Public Folder Problems in Exchange 2007 CCR - its all about replication...

We see a number of cases coming through support regarding an issue with Public Folder databases after a CCR failover on an Exchange 2007SP1/SP2 Cluster Continuous Replication (CCR) cluster. This is pretty well documented, but seems to be either misunderstood or simply unknown to many Exchange admins. For reference, here is our support stance

 https://technet.microsoft.com/en-us/library/bb123996(EXCHG.80).aspx

"CCR and public folder replication are two very different forms of replication built into Exchange. Due to interoperability limitations between continuous replication and public folder replication, if more than one Mailbox server in the Exchange organization has a public folder database, public folder replication is enabled and public folder databases should not be hosted in CCR environments."

I want to take a few minutes to explain what can happen if you have a public folder database on a CCR cluster and you replicate it to another public folder server in your organization. Keep in mind that if you have a public folder database on CCR and another public folder database in your environment, you will always be replicating between the two, even if you don't add replicas of your folders. This is because the folder hierarchy of your public folder tree is replicated to all servers, even if the content of your data is not.

The issues you will run into will occur when there is an unexpected failover of your CCR. There are three possible scenarios for CCR failover in regards to public stores mounting:

1. Scheduled Failover. If you move the CMS to the passive node via the GUI or via the Move-ClusteredMailboxServer command (and the Storage Groups are Healthy at the time), the public folder store will come online successfully. This is assuming that there are no logs lost during the failover.

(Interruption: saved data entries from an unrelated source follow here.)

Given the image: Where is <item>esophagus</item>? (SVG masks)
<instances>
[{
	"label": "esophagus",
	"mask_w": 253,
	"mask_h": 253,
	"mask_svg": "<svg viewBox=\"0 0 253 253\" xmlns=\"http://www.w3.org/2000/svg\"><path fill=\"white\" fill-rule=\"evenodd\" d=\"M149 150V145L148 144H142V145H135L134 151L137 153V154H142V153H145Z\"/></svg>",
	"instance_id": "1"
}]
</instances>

2. Unscheduled Failover with no data loss. In this scenario, the active node of the CCR goes down unexpectedly and the CMS fails over to the passive node automatically. The public folder store will not mount in this scenario until the former active node is brought back online and all the logs for the storage group are available. Once the first node is back online, you should be able to run Restore-StorageGroupCopy on the second node (now active) and then mount the Public Folder store.

3. Unscheduled Failover with data loss. This scenario is the same as #2, except in this case either the original active node is unrecoverable or its log data is lost due to disk corruption, etc. Unfortunately, in this situation, you will not be able to mount the public folder store at all. When the failover occurs, the following event will be logged on the newly active node when it attempts to mount the public folder database:

Log Name: Application

Source: MSExchangeRepl

Date: 4/2/2010 9:50:28 AM

Event ID: 2094

Task Category: Action

Level: Warning

Keywords: Classic

User: N/A

Computer: CCRnode2.ferris.com

Description:

Clustered Mailbox Server: CMS1

Physical Server: CCRnode2

Storage group CMS1\PF contains a public folder database that will not be automatically mounted because there was data loss.

  *The last log generated before the Move-ClusteredMailboxServer operation or failover was: 0

* The last log successfully replicated to the passive node was: 0

Attempts to copy to the last logs from the active node were not successful. Error code: The directory name \\CCRnode1\f4ce3b2b-b512-412b-ba09-131ed76090b1$ is invalid.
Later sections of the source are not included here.